»»

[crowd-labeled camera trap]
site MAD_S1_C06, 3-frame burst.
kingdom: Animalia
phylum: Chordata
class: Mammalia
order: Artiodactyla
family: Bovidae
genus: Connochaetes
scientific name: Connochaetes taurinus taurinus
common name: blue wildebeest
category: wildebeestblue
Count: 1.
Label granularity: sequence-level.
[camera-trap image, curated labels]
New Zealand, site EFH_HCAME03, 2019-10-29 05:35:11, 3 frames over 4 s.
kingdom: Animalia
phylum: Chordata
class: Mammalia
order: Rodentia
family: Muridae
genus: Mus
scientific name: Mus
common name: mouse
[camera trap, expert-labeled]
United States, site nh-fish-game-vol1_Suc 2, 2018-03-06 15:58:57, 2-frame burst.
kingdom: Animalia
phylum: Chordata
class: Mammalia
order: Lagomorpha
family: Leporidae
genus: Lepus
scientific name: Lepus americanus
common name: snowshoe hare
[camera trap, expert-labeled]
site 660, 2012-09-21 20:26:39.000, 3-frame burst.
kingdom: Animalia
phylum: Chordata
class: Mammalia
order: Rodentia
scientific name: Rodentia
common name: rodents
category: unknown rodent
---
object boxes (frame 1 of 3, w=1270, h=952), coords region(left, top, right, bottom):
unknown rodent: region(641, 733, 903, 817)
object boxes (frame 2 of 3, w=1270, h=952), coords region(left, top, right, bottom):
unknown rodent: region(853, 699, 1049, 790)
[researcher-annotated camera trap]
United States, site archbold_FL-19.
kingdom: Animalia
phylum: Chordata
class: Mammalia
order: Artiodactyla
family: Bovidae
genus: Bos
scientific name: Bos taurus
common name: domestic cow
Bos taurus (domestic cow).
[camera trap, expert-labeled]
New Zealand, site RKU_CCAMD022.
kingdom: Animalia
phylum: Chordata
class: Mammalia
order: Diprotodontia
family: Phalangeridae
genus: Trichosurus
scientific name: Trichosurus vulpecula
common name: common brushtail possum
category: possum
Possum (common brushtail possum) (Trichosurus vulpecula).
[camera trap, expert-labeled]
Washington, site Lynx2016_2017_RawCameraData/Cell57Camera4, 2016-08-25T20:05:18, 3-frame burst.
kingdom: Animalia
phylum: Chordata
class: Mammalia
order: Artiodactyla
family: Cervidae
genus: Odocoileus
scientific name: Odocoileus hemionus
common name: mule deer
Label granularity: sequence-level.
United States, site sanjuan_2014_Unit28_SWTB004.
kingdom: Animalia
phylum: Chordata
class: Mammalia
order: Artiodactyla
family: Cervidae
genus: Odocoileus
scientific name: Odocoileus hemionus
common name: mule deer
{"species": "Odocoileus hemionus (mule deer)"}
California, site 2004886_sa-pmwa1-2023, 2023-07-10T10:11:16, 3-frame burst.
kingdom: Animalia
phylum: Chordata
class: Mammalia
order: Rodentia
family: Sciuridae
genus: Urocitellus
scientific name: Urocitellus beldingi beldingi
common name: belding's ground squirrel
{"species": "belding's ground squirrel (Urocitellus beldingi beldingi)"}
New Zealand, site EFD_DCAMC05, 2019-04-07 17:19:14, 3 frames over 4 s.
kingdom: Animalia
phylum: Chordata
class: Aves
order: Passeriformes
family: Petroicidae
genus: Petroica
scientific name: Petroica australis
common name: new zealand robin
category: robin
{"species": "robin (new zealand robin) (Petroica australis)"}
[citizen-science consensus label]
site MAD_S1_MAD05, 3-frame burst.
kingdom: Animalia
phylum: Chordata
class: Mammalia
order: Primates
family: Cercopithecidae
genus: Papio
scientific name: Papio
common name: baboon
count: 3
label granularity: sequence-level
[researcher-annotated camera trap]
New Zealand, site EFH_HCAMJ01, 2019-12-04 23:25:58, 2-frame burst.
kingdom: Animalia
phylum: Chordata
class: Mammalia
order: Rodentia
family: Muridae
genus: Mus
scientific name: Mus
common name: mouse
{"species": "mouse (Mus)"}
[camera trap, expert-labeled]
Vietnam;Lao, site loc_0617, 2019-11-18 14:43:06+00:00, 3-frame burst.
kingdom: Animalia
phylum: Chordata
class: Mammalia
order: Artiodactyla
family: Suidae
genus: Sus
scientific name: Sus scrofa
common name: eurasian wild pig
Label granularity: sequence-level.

««

This exercise calls for the line containing "New Zealand, site EFH_HCAMJ01, 2019-12-04" and each line after it in the records, copied exactly.

Response for this exercise
New Zealand, site EFH_HCAMJ01, 2019-12-04 23:25:58, 2-frame burst.
kingdom: Animalia
phylum: Chordata
class: Mammalia
order: Rodentia
family: Muridae
genus: Mus
scientific name: Mus
common name: mouse
{"species": "mouse (Mus)"}
[camera trap, expert-labeled]
Vietnam;Lao, site loc_0617, 2019-11-18 14:43:06+00:00, 3-frame burst.
kingdom: Animalia
phylum: Chordata
class: Mammalia
order: Artiodactyla
family: Suidae
genus: Sus
scientific name: Sus scrofa
common name: eurasian wild pig
Label granularity: sequence-level.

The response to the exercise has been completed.